Agreed. Gaf seems pretty lukewarm on this thing and it is not difficult to see why. I don't like the style and presentation of things like this, seems very ultramodern (in the worst way) and antiseptic - the archaic "old Nintendo building" (which most visitors seemed to be denied entry to anyway) had so much more character than this.

The museum may well have a lot of other interesting exhibits to show off, but what is seen here seems very basic. Now this is coming from me, a pretty bonafide retro nerd, so I understand that this is much more tourist (and child) centric than really trying to cater to middle-aged enthusiasts, "but still!" The Before Mario blog has a wealth of items and I imagine you can only see a few such things at a place like this (behind glass no less).
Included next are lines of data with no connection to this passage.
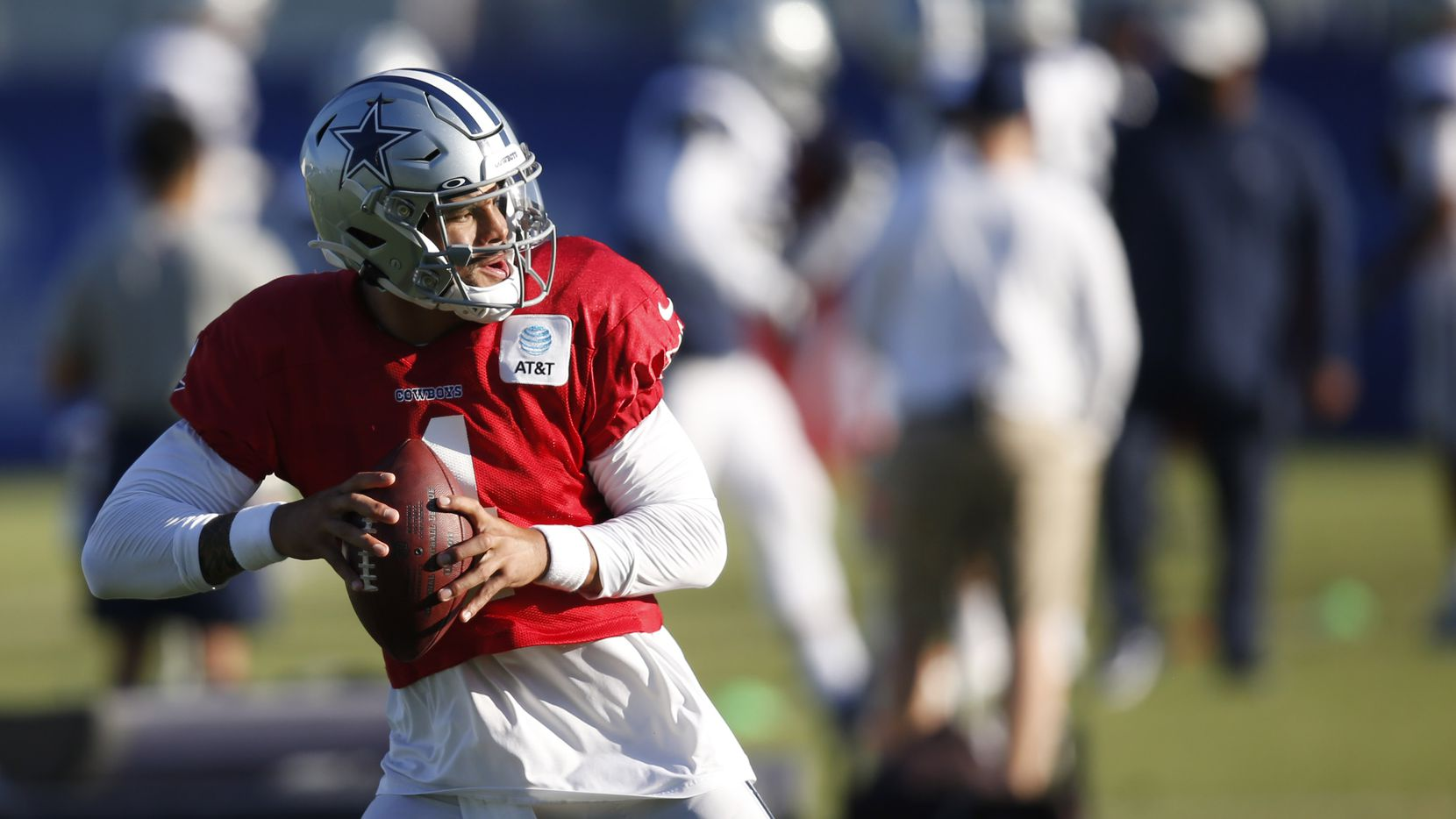 Dallas Cowboys quarterback Dak Prescott (4) runs through a drill during training camp at the Dallas Cowboys headquarters at The Star in Frisco, Texas on Thursday, August 20, 2020. (Vernon Bryant/The Dallas Morning News)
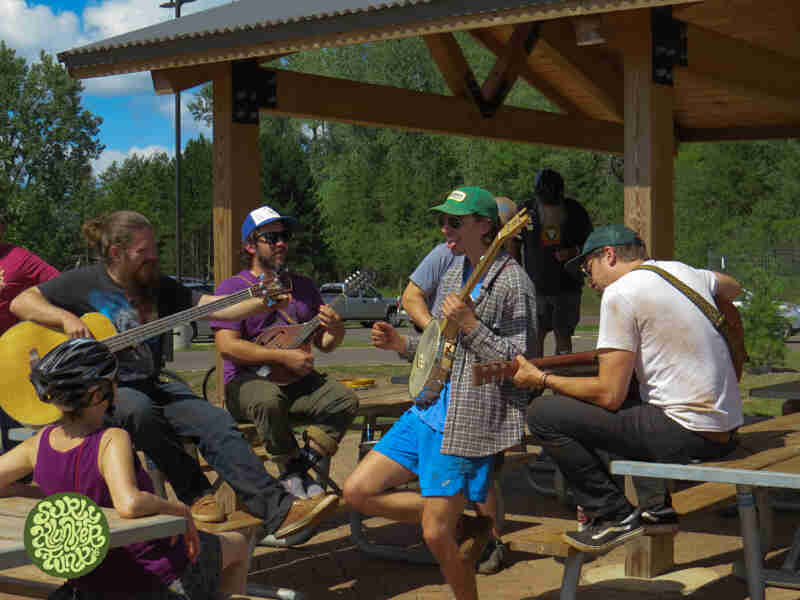 A group of musicians playing instruments, while sitting on picnic tables, under a park shelter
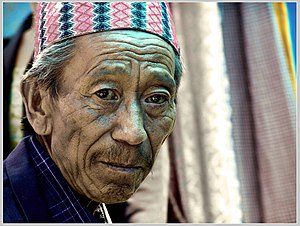 Man with deep wrinkles and a round cap at Rava...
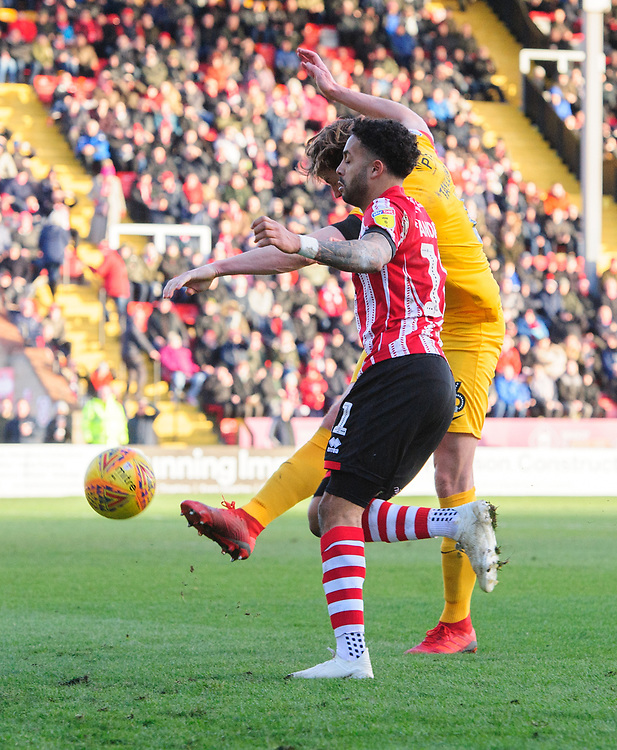 Lincoln City's Bruno Andrade vies for possession with Northampton Town's Ash Taylor<br /> <br /> Photographer Chris Vaughan/CameraSport<br /> <br /> The EFL Sky Bet League Two - Lincoln City v Northampton Town - Saturday 9th February 2019 - Sincil Bank - Lincoln<br /> <br /> World Copyright © 2019 CameraSport. All rights reserved. 43 Linden Ave. Countesthorpe. Leicester. England. LE8 5PG - Tel: +44 (0) 116 277 4147 - admin@camerasport.com - www.camerasport.com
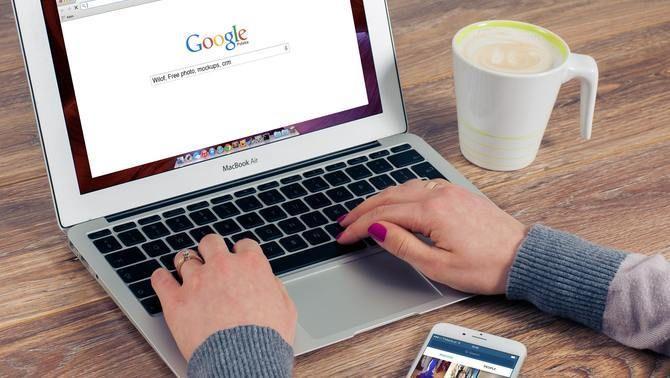 Una persona tecleja un ordinador portàtil on es veu la pàgina d'inici del cercador Google, a prop hi té una tassa de cafè i un telèfon mòbil
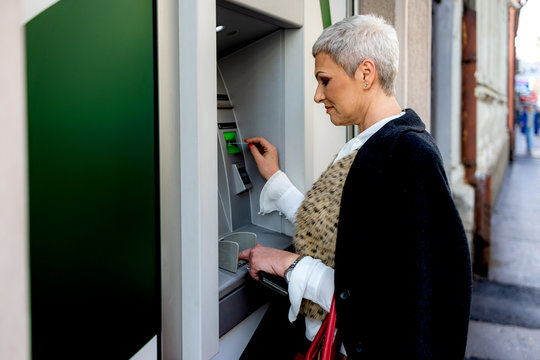 Middle age woman is withdrawing money from ATM machine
Legit insight into the early game (and toy) development would be just.. AWESOME. I would love to see ancient development hardware (actually running!?), old documentation, level and layout designs on graph paper, character art and concept sketches. There's a whole wealth of available material from the old Game & Watches that would just be so incredible to see, the early oversized wooden prototypes, things like that. Clippings from ancient magazines (I'd love to see how the early Nintendo Power mags were made - what about all the physical 3D models and funky original artwork created for the mag), and then as for hardware. What did the earlier Virtual Boy prototypes look like, what about when it was originally a color device? How about the AVS (early prototype for Western Market NES before it got significantly retooled). How about display props from Space World? Unreleased prototypes of games? The 2D 8bit stye game that was created internally to guide early development of Breath of the Wild? The early versions of 8bit Zelda? You think they would have much of ANY of this stuff?

Sorry to rant. I just think it is such a waste of a massive opportunity to delve into the fantastic history of one of the mega-brands of the entire world of videogames and what the potential is VS what we get is night and day. I wouldn't want to visit a place like this if it was up the street from me, I know it sounds harsh but that is my bias as an older gamer who was absolutely intoxicated with this stuff in my youth.
 

Robb

Gold Member
I should’ve have known they’d do some wacky stuff. Not my cup of tea for a museum visit, but it makes sense for Nintendo. It’s very ‘on brand’.

Would’ve liked it if they had prototype stuff from R&D of past consoles. That always piqued my interest.

That said I’d still visit in a heartbeat if I ever go back to Japan, of course. If only to get something from the shop.